Building science is a vast and complex field that has many applications. From forensic analysis of building failures to the design of new construction and renovation, it’s a powerful tool for architects who want a solid working knowledge of how buildings actually work.
Our course is designed for individual learning, but lots of small groups take it together on the same schedule and use the downloadable course packet to facilitate discussion.
Energy Efficiency
Energy efficiency is one of the best ways to reduce energy costs and carbon emissions. It benefits everyone from households to businesses, and it is essential in addressing climate change and reducing the cost of power for American consumers.
The energy used in buildings accounts for about 33% of total global energy consumption and greenhouse gas emissions. That’s why it is important to create buildings that are as efficient as possible in terms of their operational energy use. Energy-efficient buildings are designed to save occupants money on their utility bills, increase the resiliency and reliability of the electric grid, and improve their building’s indoor comfort.
Buildings that are more efficient use less energy for heating, cooling, lighting, and appliances. They also provide a healthier indoor environment by cutting down on air pollution, which can cause a variety of diseases and illnesses such as asthma and lung cancer.
There are several steps that can be taken to make a building more energy-efficient, such as using insulation and installing light bulbs with a lower wattage. It is also recommended to incorporate renewable energy into a building, such as solar water heaters and photovoltaic electricity generation, so that it does not solely rely on traditional fossil fuels for energy. By incorporating these technologies, it is also easier to take advantage of the sun’s free energy.
Moisture Management
Moisture management is a broad discipline in building science that encompasses managing the flow of water through and around buildings. This includes addressing moisture intrusion (water penetration), condensation and vapor diffusion. Moisture issues are very common in building design, construction and operation, affecting everything from insulation to framing to roofing. Entire industries have developed to address these moisture problems, which can range from mold growth and rot to insect infestation. Many of these problems are traceable to poor decisions in design, construction or maintenance.

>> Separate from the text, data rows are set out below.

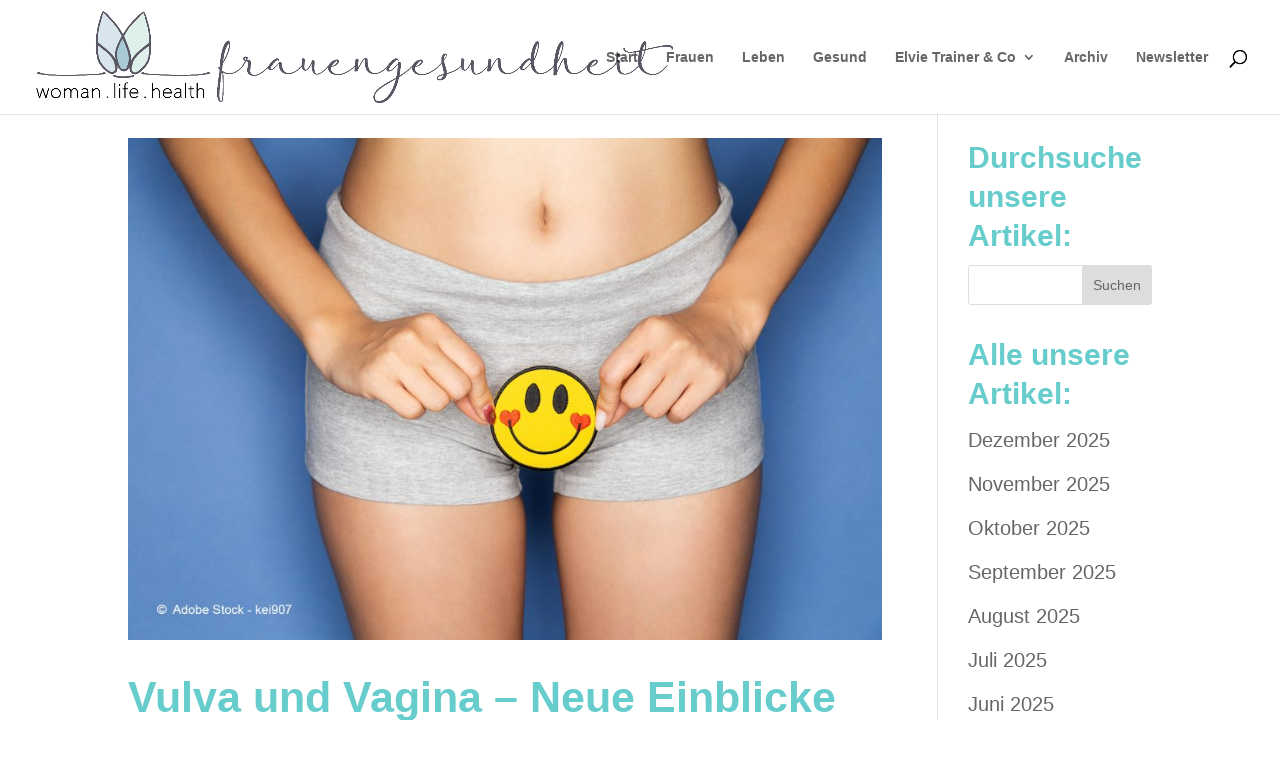

--- FILE ---
content_type: application/x-javascript; charset=utf-8
request_url: https://consent.cookiebot.com/01e510db-34db-45fa-b8df-a74477257ca2/cc.js?renew=false&referer=frauengesundheit.life&dnt=false&init=false&culture=DE
body_size: 214
content:
if(console){var cookiedomainwarning='Error: The domain FRAUENGESUNDHEIT.LIFE is not authorized to show the cookie banner for domain group ID 01e510db-34db-45fa-b8df-a74477257ca2. Please add it to the domain group in the Cookiebot Manager to authorize the domain.';if(typeof console.warn === 'function'){console.warn(cookiedomainwarning)}else{console.log(cookiedomainwarning)}};

--- FILE ---
content_type: application/x-javascript
request_url: https://consentcdn.cookiebot.com/consentconfig/01e510db-34db-45fa-b8df-a74477257ca2/frauengesundheit.life/configuration.js
body_size: 299
content:
CookieConsent.configuration.tags.push({id:15554145,type:"script",tagID:"",innerHash:"",outerHash:"1974061460",url:"https://frauengesundheit.life/wp-content/themes/Divi/js/custom.unified.js?ver=4.9.3",resolvedUrl:"https://frauengesundheit.life/wp-content/themes/Divi/js/custom.unified.js?ver=4.9.3",cat:[1,4]});CookieConsent.configuration.tags.push({id:15554146,type:"script",tagID:"",innerHash:"1487328967",outerHash:"-546290846",url:"",resolvedUrl:"",cat:[3]});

The bulk movement of water through and around a building enclosure occurs via rainwater, groundwater, air transport and vapor diffusion. Moisture management strategies typically involve drainage planes, the use of air barriers and vapor retarders, and control of interior humidity levels through ventilation and dehumidification. Moisture migration and transfer are driven by a combination of thermal gradients, concentration gradients and surface tension forces. Capillarity is the most important of these forces, which explains the hysteresis in the moisture content of building materials and assemblies.
Bulk moisture is experienced as precipitation, snow, floodwaters and groundwater and must be dealt with through carefully considered material selection and arrangement. It is also critical to ensure that sheathing and wall assemblies are positioned so that they can shed water away from the building enclosure.
Indoor Air Quality
In the last two decades, research has focused on improving the quality of air in buildings and structures where people spend most of their time. Common contaminants found in indoor environments include secondhand tobacco smoke, air pollutants from building materials and furnishings, radon, carbon monoxide, volatile organic compounds, molds, bacteria and particulates. These can contribute to a variety of ailments and have negative impacts on human health, comfort and productivity.
Many factors influence indoor air quality including occupants’ habits, activities and use of products in buildings. Some sources of indoor pollutants release them more or less continuously, while others only produce them intermittently. If too little outdoor air penetrates into indoor spaces, pollutants can accumulate to dangerous levels.
Green buildings, which are designed with energy and environmental considerations, generally have lower indoor pollutant levels than conventional buildings. However, limited experimental data comparing green buildings with conventional ones exists.
To improve the understanding of the relationship between building environment and indoor air quality, it is important to conduct region-specific and location-specific studies to identify major indoor contaminant sources. For example, analysis of residential homes in Lodi Province, Italy revealed that greater manual airing results in higher sub-micrometric particle penetrations [68]. While such findings can be helpful for creating new regulations and guidelines, they can also be used to compare different regions’ indoor air quality standards.
Health & Safety
Building science is concerned with the full life cycle of buildings from planning, design and construction through facilities management, building pathology, conservation and demolition. It is also concerned with new and emerging building materials, energy technologies and the issues of sustainability and pollution.
The modern approach to building science involves looking at the whole structure and the multiple systems within it that affect functionality. It is a synthesis of many fields including architecture, engineering and physics with a strong focus on the needs of the occupants. It aims to improve overall building performance, durability and characteristics for the entire building life cycle.
For example, a well-insulated and airtight house can have problems with stale air or mold growth if the ductwork is not properly installed. A professional builder will be able to identify and correct these issues.
A career in building science requires a strong analytical mind, excellent communication skills and the ability to work as part of a team. For those with the right mix of interests and aptitudes, a career in this field is an exciting and rewarding challenge. It is an ideal choice for those interested in applying their technical training to the field of architecture and the arts. Imagine being able to explain why something works or why it fails without compromising the artistic, cultural and environmental qualities of the architectural artifact.